Instruction
Arrange every line of the records below as a numbered list, skipping the blank lines.

** START OF Data to process **

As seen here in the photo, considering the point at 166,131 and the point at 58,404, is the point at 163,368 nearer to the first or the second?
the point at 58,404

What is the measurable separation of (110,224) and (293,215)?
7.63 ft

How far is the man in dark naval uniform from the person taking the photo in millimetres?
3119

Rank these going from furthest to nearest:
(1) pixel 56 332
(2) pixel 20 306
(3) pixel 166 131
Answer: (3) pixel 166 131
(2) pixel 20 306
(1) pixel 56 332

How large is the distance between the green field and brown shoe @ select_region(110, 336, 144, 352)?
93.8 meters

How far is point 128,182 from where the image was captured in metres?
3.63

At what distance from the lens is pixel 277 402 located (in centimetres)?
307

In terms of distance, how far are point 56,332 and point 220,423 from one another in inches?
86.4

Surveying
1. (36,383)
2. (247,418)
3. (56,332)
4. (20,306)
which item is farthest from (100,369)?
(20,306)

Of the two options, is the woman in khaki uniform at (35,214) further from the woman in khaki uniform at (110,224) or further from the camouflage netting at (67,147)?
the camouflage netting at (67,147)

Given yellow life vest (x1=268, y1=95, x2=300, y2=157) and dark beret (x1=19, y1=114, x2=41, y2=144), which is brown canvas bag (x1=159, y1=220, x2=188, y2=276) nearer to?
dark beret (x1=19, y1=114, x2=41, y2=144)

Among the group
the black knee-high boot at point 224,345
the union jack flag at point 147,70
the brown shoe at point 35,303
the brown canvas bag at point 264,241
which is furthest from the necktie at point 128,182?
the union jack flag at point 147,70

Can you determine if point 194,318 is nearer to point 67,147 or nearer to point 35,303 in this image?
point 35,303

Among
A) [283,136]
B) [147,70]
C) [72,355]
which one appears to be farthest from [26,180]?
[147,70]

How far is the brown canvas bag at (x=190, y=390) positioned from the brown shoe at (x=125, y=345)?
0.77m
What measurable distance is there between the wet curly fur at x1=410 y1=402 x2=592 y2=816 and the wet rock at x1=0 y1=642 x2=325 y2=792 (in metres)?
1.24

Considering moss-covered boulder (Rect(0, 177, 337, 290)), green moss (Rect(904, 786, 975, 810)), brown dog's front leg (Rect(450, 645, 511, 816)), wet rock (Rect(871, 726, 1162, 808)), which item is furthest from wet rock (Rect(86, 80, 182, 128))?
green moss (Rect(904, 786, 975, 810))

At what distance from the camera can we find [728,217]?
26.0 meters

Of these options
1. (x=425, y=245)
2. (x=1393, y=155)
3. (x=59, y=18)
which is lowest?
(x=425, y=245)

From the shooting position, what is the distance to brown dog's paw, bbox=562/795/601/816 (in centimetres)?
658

** END OF Data to process **

Solution
1. As seen here in the photo, considering the point at 166,131 and the point at 58,404, is the point at 163,368 nearer to the first or the second?
2. the point at 58,404
3. What is the measurable separation of (110,224) and (293,215)?
4. 7.63 ft
5. How far is the man in dark naval uniform from the person taking the photo in millimetres?
6. 3119
7. Rank these going from furthest to nearest:
8. (1) pixel 56 332
9. (2) pixel 20 306
10. (3) pixel 166 131
11. Answer: (3) pixel 166 131
12. (2) pixel 20 306
13. (1) pixel 56 332
14. How large is the distance between the green field and brown shoe @ select_region(110, 336, 144, 352)?
15. 93.8 meters
16. How far is point 128,182 from where the image was captured in metres?
17. 3.63
18. At what distance from the lens is pixel 277 402 located (in centimetres)?
19. 307
20. In terms of distance, how far are point 56,332 and point 220,423 from one another in inches?
21. 86.4
22. Surveying
23. 1. (36,383)
24. 2. (247,418)
25. 3. (56,332)
26. 4. (20,306)
27. which item is farthest from (100,369)?
28. (20,306)
29. Of the two options, is the woman in khaki uniform at (35,214) further from the woman in khaki uniform at (110,224) or further from the camouflage netting at (67,147)?
30. the camouflage netting at (67,147)
31. Given yellow life vest (x1=268, y1=95, x2=300, y2=157) and dark beret (x1=19, y1=114, x2=41, y2=144), which is brown canvas bag (x1=159, y1=220, x2=188, y2=276) nearer to?
32. dark beret (x1=19, y1=114, x2=41, y2=144)
33. Among the group
34. the black knee-high boot at point 224,345
35. the union jack flag at point 147,70
36. the brown shoe at point 35,303
37. the brown canvas bag at point 264,241
38. which is furthest from the necktie at point 128,182?
39. the union jack flag at point 147,70
40. Can you determine if point 194,318 is nearer to point 67,147 or nearer to point 35,303 in this image?
41. point 35,303
42. Among
43. A) [283,136]
44. B) [147,70]
45. C) [72,355]
46. which one appears to be farthest from [26,180]?
47. [147,70]
48. How far is the brown canvas bag at (x=190, y=390) positioned from the brown shoe at (x=125, y=345)?
49. 0.77m
50. What measurable distance is there between the wet curly fur at x1=410 y1=402 x2=592 y2=816 and the wet rock at x1=0 y1=642 x2=325 y2=792 (in metres)?
51. 1.24
52. Considering moss-covered boulder (Rect(0, 177, 337, 290)), green moss (Rect(904, 786, 975, 810)), brown dog's front leg (Rect(450, 645, 511, 816)), wet rock (Rect(871, 726, 1162, 808)), which item is furthest from wet rock (Rect(86, 80, 182, 128))?
53. green moss (Rect(904, 786, 975, 810))
54. At what distance from the camera can we find [728,217]?
55. 26.0 meters
56. Of these options
57. 1. (x=425, y=245)
58. 2. (x=1393, y=155)
59. 3. (x=59, y=18)
60. which is lowest?
61. (x=425, y=245)
62. From the shooting position, what is the distance to brown dog's paw, bbox=562/795/601/816 (in centimetres)?
63. 658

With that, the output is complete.